▸ Document text:

Across the world, such patterns match those of surnames. A fifth of all Chinese – three hundred million people – share three names, evidence of how connected lineages have become since the titles first appeared millennia ago. In France, the average number of bearers of a particular surname is 17, and in Britain it is 28. In China, the number is 70,000 (which almost reconciles me to being a Jones).
He goes on to discuss genetic diseases. 



A new survey of this kind involved 5,000 random (and supposedly unrelated) Europeans. It revealed hundreds of thousands of previously unknown family links among them, even if one goes back no further than ninth cousins (whose shared ancestor lived at around the time of the French Revolution).
There were, for example, around 30,000 predicted fourth-cousin pairs (a shared great-great-great-grandparent). As a result, taking all family ties into account, the person you sat next to on the bus this morning is, on average, likely to be something like your sixth cousin, which means that the two of you probably share at least one ancestor from the time of the Paris Commune.
You don't have to go too far back in the family tree to find close relatives.
Finns (who have a history separate from that of the rest of the continent) and Ashkenazi Jews are even more likely to have close family ties; while in parts of Pakistan, the average relationship of two random people is that of second cousins, with their common ancestor alive at the time of the fall of France.

▸ Extracted entries:
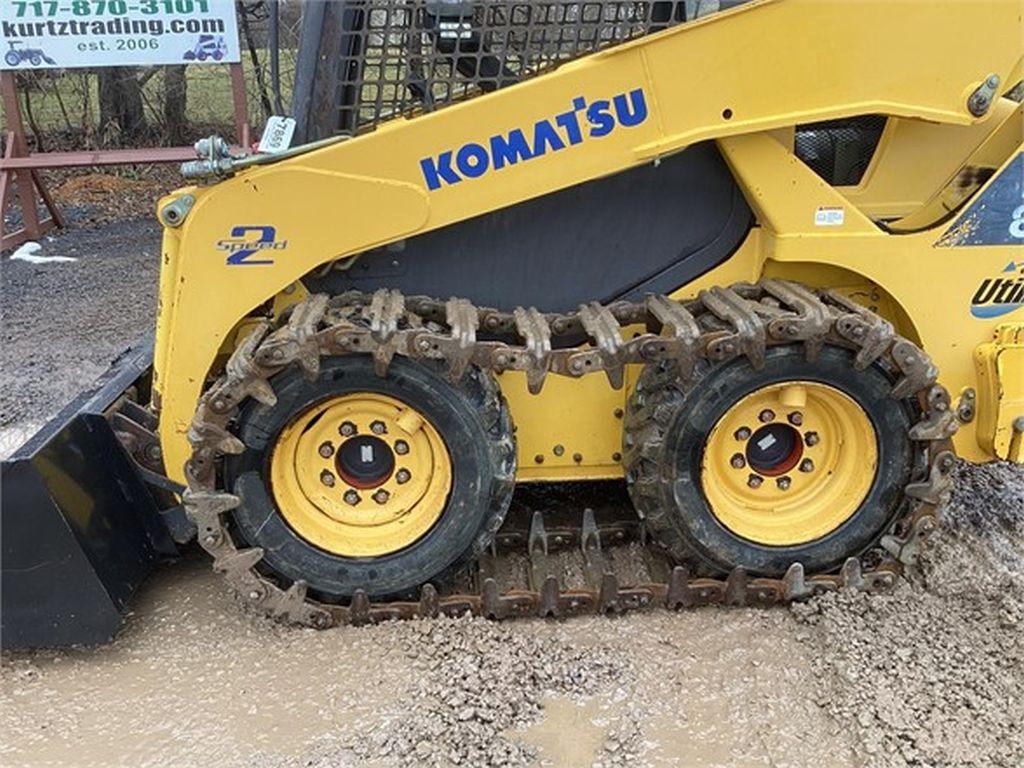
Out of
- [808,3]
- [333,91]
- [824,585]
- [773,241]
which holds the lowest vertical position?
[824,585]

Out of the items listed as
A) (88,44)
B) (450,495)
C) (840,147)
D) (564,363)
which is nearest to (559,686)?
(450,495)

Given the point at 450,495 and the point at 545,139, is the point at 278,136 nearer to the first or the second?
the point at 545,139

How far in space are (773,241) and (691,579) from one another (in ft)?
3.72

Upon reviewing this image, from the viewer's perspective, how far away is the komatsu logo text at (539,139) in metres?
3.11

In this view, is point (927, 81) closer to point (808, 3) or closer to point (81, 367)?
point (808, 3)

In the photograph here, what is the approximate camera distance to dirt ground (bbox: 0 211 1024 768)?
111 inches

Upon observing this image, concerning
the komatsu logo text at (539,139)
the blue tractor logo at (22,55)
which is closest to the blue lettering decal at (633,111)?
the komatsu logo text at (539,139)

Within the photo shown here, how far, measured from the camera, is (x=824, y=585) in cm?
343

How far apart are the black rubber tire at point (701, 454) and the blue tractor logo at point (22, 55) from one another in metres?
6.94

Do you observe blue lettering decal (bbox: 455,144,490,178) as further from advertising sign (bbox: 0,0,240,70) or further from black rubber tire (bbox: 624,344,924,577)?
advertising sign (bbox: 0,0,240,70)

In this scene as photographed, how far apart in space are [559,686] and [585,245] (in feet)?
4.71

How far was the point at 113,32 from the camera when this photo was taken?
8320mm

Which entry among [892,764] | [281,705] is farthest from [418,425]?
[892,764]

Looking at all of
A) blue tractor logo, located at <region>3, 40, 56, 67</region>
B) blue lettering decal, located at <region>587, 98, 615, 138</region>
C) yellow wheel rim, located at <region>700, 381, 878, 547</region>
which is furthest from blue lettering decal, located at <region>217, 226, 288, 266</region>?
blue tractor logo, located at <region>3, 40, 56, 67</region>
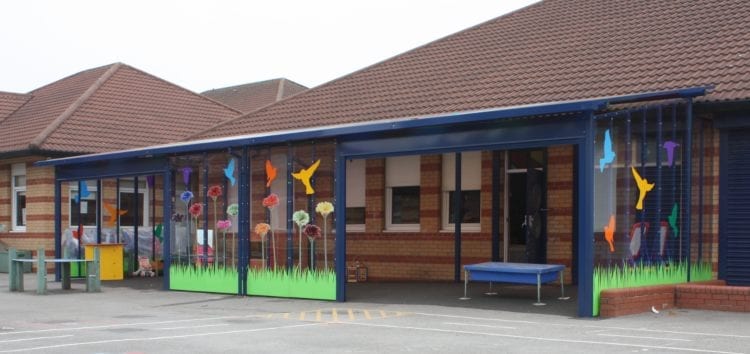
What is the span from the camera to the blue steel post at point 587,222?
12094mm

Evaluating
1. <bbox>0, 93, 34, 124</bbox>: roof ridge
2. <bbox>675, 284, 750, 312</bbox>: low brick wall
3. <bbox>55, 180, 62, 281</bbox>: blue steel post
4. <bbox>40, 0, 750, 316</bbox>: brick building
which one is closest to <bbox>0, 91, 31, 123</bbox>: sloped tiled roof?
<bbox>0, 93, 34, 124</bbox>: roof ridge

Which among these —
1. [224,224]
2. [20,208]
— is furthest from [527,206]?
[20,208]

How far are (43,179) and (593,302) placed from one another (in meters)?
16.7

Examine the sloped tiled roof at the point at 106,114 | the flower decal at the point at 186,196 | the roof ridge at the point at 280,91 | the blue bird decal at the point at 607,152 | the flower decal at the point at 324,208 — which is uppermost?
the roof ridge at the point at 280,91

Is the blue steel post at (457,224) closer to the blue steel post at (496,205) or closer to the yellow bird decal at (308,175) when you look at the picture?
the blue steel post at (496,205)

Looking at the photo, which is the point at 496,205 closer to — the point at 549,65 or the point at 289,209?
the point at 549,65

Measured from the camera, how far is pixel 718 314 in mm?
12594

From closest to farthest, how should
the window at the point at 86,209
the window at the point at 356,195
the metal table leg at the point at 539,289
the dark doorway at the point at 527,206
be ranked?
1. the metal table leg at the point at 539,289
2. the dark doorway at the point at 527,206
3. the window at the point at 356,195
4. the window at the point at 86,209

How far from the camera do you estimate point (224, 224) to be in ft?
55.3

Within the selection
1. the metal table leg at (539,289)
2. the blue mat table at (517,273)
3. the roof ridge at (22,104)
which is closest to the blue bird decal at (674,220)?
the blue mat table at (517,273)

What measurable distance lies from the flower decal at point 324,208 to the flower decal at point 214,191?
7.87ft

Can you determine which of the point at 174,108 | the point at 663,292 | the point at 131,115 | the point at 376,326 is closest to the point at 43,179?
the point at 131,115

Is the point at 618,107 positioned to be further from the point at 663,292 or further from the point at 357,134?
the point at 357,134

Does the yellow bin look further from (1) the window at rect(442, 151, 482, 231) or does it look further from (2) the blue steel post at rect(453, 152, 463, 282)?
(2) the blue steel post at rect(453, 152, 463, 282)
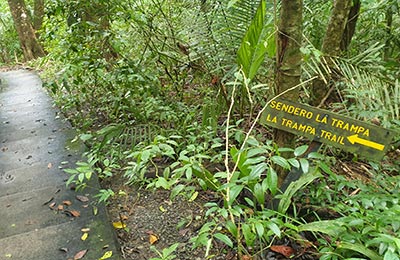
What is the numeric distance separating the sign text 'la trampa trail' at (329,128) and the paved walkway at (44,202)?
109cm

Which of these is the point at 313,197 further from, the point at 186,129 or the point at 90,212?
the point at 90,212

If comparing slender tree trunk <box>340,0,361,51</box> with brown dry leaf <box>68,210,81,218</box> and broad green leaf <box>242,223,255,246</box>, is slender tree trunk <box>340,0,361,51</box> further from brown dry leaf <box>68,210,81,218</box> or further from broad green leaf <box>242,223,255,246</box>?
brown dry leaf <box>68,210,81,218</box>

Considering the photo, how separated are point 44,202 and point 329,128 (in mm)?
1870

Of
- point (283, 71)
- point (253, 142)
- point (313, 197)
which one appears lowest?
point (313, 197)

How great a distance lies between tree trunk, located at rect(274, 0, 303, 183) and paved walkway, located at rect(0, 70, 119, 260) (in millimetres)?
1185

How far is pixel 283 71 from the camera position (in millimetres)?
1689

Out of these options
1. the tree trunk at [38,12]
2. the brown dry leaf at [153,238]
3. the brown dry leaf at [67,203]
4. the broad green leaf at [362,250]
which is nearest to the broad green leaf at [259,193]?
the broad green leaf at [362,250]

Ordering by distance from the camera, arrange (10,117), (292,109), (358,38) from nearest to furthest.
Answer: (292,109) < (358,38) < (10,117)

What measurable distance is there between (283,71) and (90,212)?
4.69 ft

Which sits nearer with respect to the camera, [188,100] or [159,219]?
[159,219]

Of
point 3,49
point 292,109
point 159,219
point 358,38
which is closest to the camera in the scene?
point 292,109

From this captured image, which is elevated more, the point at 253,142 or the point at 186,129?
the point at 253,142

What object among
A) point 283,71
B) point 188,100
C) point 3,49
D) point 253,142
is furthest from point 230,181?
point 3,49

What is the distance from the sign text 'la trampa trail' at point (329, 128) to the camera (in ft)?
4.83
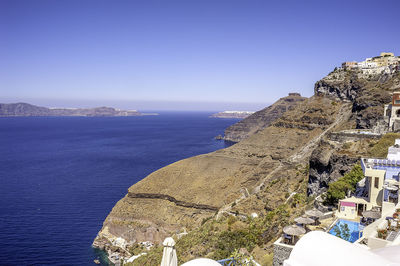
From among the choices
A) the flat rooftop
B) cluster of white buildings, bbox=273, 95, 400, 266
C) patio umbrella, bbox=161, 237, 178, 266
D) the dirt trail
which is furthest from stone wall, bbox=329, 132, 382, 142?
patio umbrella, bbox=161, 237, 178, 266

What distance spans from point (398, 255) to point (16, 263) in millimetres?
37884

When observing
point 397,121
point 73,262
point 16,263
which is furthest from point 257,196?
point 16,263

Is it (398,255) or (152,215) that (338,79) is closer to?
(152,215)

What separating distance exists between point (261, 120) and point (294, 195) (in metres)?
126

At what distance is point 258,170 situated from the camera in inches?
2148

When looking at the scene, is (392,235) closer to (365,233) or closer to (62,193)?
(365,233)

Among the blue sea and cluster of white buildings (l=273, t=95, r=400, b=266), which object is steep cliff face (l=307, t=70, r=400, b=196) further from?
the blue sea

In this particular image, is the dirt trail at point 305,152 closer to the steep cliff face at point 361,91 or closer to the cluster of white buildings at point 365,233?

▸ Aim of the task:
From the passage on family ties, write out the text from "A new survey" up to and including "find close relatives.".

▸ Result of the task:
A new survey of this kind involved 5,000 random (and supposedly unrelated) Europeans. It revealed hundreds of thousands of previously unknown family links among them, even if one goes back no further than ninth cousins (whose shared ancestor lived at around the time of the French Revolution).
There were, for example, around 30,000 predicted fourth-cousin pairs (a shared great-great-great-grandparent). As a result, taking all family ties into account, the person you sat next to on the bus this morning is, on average, likely to be something like your sixth cousin, which means that the two of you probably share at least one ancestor from the time of the Paris Commune.
You don't have to go too far back in the family tree to find close relatives.